You can help your child to order numbers including fractions, decimals and percentages.
What you need:
- Newspaper, junk mail or old magazines
What to do:
Help your child to look for a collection of numbers and cut these out. Try to find numbers of a mixture of types, including decimals, fractions and integers.
Once you have a pile of numbers (10 to 15 would be plenty) put them in order from smallest to largest.
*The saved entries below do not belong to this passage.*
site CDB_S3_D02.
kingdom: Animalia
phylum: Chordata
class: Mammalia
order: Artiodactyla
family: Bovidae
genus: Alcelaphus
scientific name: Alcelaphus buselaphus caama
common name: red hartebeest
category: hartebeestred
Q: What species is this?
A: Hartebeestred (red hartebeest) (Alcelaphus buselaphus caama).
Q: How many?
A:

Ask your child questions about the order of numbers as you work:
- Which is the smallest number?
- Which number is next smallest?
- What counting number is this number closest to?
- How can we tell which number is bigger if one is a fraction and one is a decimal?
Help your child to identify numbers that are missing from the sequence.
- What number would be one more than this one?
- What number would be one less than this one?
If you have found percentages, discuss how these can be included. A percentage needs to be a percentage of something, but you could treat all percentages as percentages of 1, so that for example 50% is equivalent to 0.5.
Add numbers that you did not find in the newspaper such as improper fractions or negative numbers.
He Kupu Māori:
|decimal number||tau ā-ira|
|order, sequence||raupapa (-hia)|
|negative number||tau tōraro|
He Whakawhitinga Kōrero:
- Kimihia ētahi momo tau i roto i ngā nūpepa me ngā moheni nei. Tapahia ngā tau ka kitea e koe. (Look for different types of numbers in these newspapers and magazines. Cut out the numbers you find.)
- Raupapahia ēnei tau mai i te iti ki te rahi. (Put these numbers in order from smallest to biggest.)
- He hautau tēnei tau. He tau ā-ira tēnei. Me pēhea e mōhiotia ai ko tēhea te tau nui ake? (This number is a fraction. This is a decimal number. How do we know which is bigger?)
- He aha te tauoti e pātata ana? (What is the closest whole number?)
- He aha te tau kotahi te rahinga ake i tēnei? (What number is one greater than this?)